• 抜粋:
共通教育科目「基礎教養1」の「世界の思想」2007年度1学期水曜4時限

「認識するとはどういうことか?」

                 第12回講義  (2007.07.11)               

  

 これまでの復習

 

第1回 §1 知にはどんなものがあるのか?


第2回 §2 究極的に根拠付けられた知は存在するのか?

第3,4回 §3 規約主義の問題

第5回 §4 知とは何か、ゲティア問題

第6回 §5 感覚は信念を正当化するか? ――非信念的内在主義――

第7回 §6 知識の外在主義

第8回 §7 基礎付け主義と整合主義

第9回 §8 心身問題 Qualiaの問題

第10回 §8 心身問題 志向性の問題

第11回 §9 知識の社会性 認識の社会的分業 

 

第1回 §1 知にはどんなものがあるのか?

 

命題知(know-that)、技能知(know-how)、再認知(know-what)、クオリア(know-what-it-is-like)

 

第2回 §2 究極的に根拠付けられた知は存在するのか?

ミュンヒハウゼンのトリレンマ(Muenchhausener Trilemma

→基礎付け主義は不可能である

これによる帰結

  懐疑主義

  可謬主義(決断主義、規約主義)

 

では日常信頼している知をどう正当化するか?

  論理、

感覚「これは黄色だ」、

自己意識「私は存在する」

 

第3,4回 §3 規約主義の問題

 

公理が設定できたとしてもなお残る論理学のもう一つの問題

=規約主義のパラドクス 

→論理を支えるのは、技能知(know-how)かもしれない。

 

他に、ゲーデル不完全性定理の問題、タルスキー真理論の問題。

 

第5回 §4 知とは何か、ゲティア問題

 知の古典的定義

 ゲティアによる反例

 

第6回 §5 感覚は信念を正当化するか? ――非信念的内在主義――

 感覚によって信念を正当化できるのか? 

 □ を見て、「これは四角だ」といえるのはなぜか?

 この判断は、感覚だけから正当化されているのではない。

 →内在的整合主義へ

 →外在的基礎付け主義へ

 

第7回 §6 知識の外在主義

 知識の因果説(ゴールドマン)

 知識の因果説に対する反例:逸脱因果

逸脱因果の反事実的分析(ドレツキ)

 

第8回 §7 基礎付け主義と整合主義

 内在的基礎付け主義

 内在的整合主義

 外在的基礎付け主義

 外在的整合主義(?)

 

第9回 §8 心身問題 Qualiaの問題

 クオリアが脳状態と同一であることを証明することは不可能

 

第10回 §8 心身問題 志向性の問題

 規則に従う合理的な思考の過程と因果法則に従う脳過程は同一でありうるか?

 

第11回 §9 知識の社会性 認識の社会的分業 

 ほとんどの知識は伝聞知識に基づいている。

 →ほとんどの知識は社会的分業によって成立している。

 →この場合の知識の持ち主はだれか?

 →この場合の知識の正当化はどうなるのか?

• 提供情報:

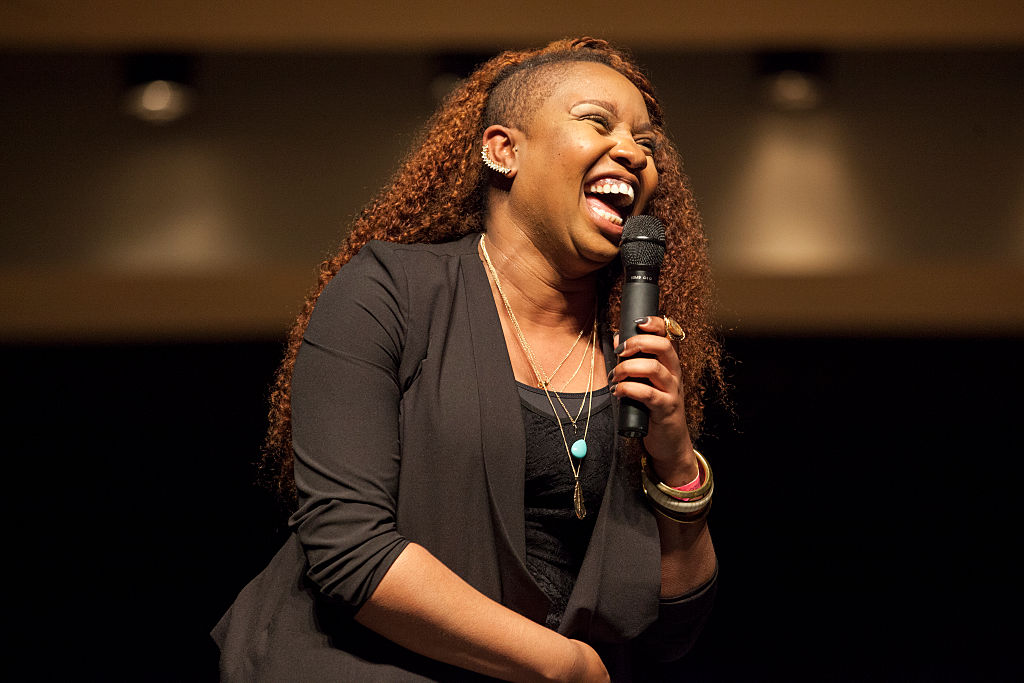 2015 Circle Of Sisters' Gospel Explosion Concert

• 課題: 上に示した認識論の講義ノートを、最後の行のあとから書き継いでください。

• 解答:
 

          今後の予定

第12回 §10 知識の社会性 共有知

第13回 §11 知識の社会性 知識の個人主義を超えて

第14回 Final Test

 

 

         

第12回 §10 知識の社会性 共有知(common knowledge

 

1、共通知識

(1)「共通知識」の定義

次の二つが成立している場合を、pはaさんとbさんの「共通知識」であると言うことにしたい。

(1)aはpを知っている。

(2)bはpを知っている。

例えば、aもbも、p「ブータンの首都がティンプーである」を知っている場合である。この場合に、さらに、aがそのことを知っていることを、bが知っていることもあれば、知っていないこともある。どちらであっても(1)と(2)が成り立っていれば、「共通知識」であると呼ぶことにしよう。

(2)共通知識の反復可能性

  (3)aは、(1)(2)を知っている。

  (4)bは、(1)(2)を知っている。

このときには、(1)(2)、つまり「pがaとbの共通知識であること」が、aとbの共通知識である。

 これは、同様に何度も反復することがありえる。

 

2、共有知

(1)共有知の事例

 

AさんとBさんがテーブルを挟んで向かい合って座っており、

その真ん中にキャンドルがある。

 

(1)Aさんは、「キャンドルがある」と知っている。

(2)Bさんは、「キャンドルがある」と知っている。

(3)Aさんは、(2)を知っている。

(4)Bさんは、(1)を知っている。

(5)Aさんは、(4)を知っている。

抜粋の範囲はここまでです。